Cepeda went on to a 17-year major league career that saw him win an MVP and a World Series ring in 1967. He was elected to the Hall of Fame in 1999 by the Veterans Committee, after falling just short at 73.5% of the needed votes in his final year of eligibility (1994) by the baseball writers. His vote count in the course of his 15 years' of "regular" eligibility had been as low as 10.1% in 1982. This was a result, no doubt, of his 1978 conviction and imprisonment on marijuana smuggling charges.
While he did eventually make the Hall of Fame, it was not as a result of his All-Star Game highlight reel. There may not be, in fact, an All-Star who played in so many Midsummer Classics with so little offensive output.
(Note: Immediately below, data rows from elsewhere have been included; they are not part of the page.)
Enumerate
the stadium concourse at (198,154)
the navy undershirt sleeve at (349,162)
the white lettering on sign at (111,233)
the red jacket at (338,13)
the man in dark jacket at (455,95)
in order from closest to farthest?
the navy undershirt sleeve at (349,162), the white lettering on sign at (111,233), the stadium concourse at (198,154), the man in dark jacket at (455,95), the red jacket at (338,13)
Cepeda was selected for the NL All-Star squad 11 times in seven years (they played two A-S Games a year in 1959-62), and played in nine of those games. His All-Star batting record is .039 -- 1-for-27, with three strikeouts.
Here's a summary of Cepeda's All-Star futility . . .
July 7, 1959 starting 1B 0-for-4
Aug. 3, 1959 reserve 1B Did Not Play
July 11, 1960 reserve LF 0-for-1
July 13, 1960 reserve LF 0-2
July 11, 1961 starting LF 0-for-3
July 31, 1961 starting LF 0-for-3
July 10, 1962 starting 1B 0-for-3
July 30, 1962 starting 1B 0-for-1
(drew a walk off Dave Stenhouse to load bases in bottom of 1st)
July 9, 1963 reserve 1B Did Not Play
July 7, 1964 starting 1B 1-for-4
(bloop single behind first off Dick Radatz in bottom of the 9th to score Mays and tie game at 4-4; Johnny Callison won with walk-off three-run homer)
July 11, 1967 starting 1B 0-for-6
I'm at a loss to explain how a guy who hit .297 over 17 years in the bigs could fare so badly in the All-Star Game . . . but there you have it.